- Document passage
***

Matthew Moroun, son of family patriarch Manuel (Matty) Moroun, said this week his family’s bridge company would continue to fight the Gordie Howe Bridge, though he declined to reveal any specific legal strategies.

“We never intended to give up our property without a fight,” he told the Free Press this week. “If they throw a punch we’re going to hold up our hands and defend ourselves.”

For example, the Morouns might contend that moving the trucking operation the family owns in the Delray neighborhood that sits in the path of the planned bridge would be so costly that it would take far longer than currently estimated by the state, ensuring more delays.

Every day the rival bridge is delayed means more business for the Ambassador, which is the only above-ground crossing between Windsor and Detroit. The tunnel under the Detroit River is not suited for truck traffic, so quite often the Ambassador is the only game in town for international truckers and cargo.

Truck terminal

The Morouns, who have fought the Gordie Howe project for many years with lawsuits in the U.S. and Canada, intend to go on battling.

Protecting their land in Delray against seizure by MDOT could be the latest strategy.

On that land, the Moroun family’s Central Transport operates a truck terminal on the 42-acre site at 7701 W. Jefferson. The approaches to the planned bridge must cross their land on the way to the U.S. Customs and Border Inspection plaza to the north. It took years for a bi-national study group to select the route and moving the planned bridge now could add years to the project.

On any given day, dozens of the company’s yellow Central Transport truck trailers are lined up at truck bays at the terminal, transferring shipments for customers such as Walmart. Uprooting that operation, if that is what MDOT determines is needed, would involved paying not only for buying the land but transferring the operation to a suitable new location.

The showdown over the terminal has been expected since 2010, when the Morouns purchased the site from another trucking concern and moved their operations there from Romulus. There has been open speculation ever since that the Morouns were placing their operation intentionally in the path of the future bridge project.

Public use or economic development?

Mogk said another potential Moroun argument might run like this: the Gordie Howe bridge project is less a public use than an economic development project, since planners tout the thousands of construction jobs and increased efficiency of cross-border trade.

That might prove a crucial distinction because a 2004 Michigan Supreme Court ruling known as Wayne County v. Hathcock bars governments in Michigan from taking land from one private owner and transferring it to another private owner just to stimulate economic growth.

Mogk said these were just possible lines of arguments. “The arguments are a bit stretched,” he said. “I’m not sure that they will prevail.”

But that may not be all. Alan Ackerman, a Bloomfield Hills-based attorney who represents property owners whose land is being taken by governments under eminent domain, cited a third possibility. The fate of a little-known industrial railroad line running alongside the Moroun truck terminal might create a legal roadblock.

The Delray Connecting Railroad Co. is operated by U.S. Steel to service its steel plant on nearby Zug Island.

MDOT cannot simply seize the land on which the railroad runs, Ackerman said, since railroads are regulated by the federal government, not state governments. If MDOT needs that land — and it’s not immediately clear that it does — it would have to petition the federal Surface Transportation Board to vacate the line first.

It’s also likely that various federal departments and agencies, including Homeland Security, would have to give permission for the railroad to continue to operate beneath the Gordie Howe Bridge. But when or if that decision might be made is not known.

***

- What the task asks
Please copy the stretch of the Gordie Howe Bridge passage from "Every day the" through "could be the latest strategy." word for word.

- Data shown

***

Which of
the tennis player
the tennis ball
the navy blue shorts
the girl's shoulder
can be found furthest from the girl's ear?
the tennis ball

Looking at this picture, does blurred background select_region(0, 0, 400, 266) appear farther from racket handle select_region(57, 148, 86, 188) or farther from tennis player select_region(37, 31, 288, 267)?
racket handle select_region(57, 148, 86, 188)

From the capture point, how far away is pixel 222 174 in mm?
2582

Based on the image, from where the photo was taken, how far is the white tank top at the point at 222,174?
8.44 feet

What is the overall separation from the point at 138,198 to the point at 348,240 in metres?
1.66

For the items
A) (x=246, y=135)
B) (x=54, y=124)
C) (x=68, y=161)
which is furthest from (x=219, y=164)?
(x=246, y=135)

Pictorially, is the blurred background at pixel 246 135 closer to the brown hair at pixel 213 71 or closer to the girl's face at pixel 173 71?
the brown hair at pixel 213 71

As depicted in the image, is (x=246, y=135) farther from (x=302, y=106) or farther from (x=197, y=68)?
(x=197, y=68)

***

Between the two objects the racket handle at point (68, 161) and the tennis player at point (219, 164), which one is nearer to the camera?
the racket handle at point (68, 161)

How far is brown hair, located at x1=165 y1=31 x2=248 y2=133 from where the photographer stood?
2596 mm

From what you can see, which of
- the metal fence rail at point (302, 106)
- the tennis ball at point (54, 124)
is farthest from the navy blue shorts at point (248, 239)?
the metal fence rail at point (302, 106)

***

- The answer
Every day the rival bridge is delayed means more business for the Ambassador, which is the only above-ground crossing between Windsor and Detroit. The tunnel under the Detroit River is not suited for truck traffic, so quite often the Ambassador is the only game in town for international truckers and cargo.

Truck terminal

The Morouns, who have fought the Gordie Howe project for many years with lawsuits in the U.S. and Canada, intend to go on battling.

Protecting their land in Delray against seizure by MDOT could be the latest strategy.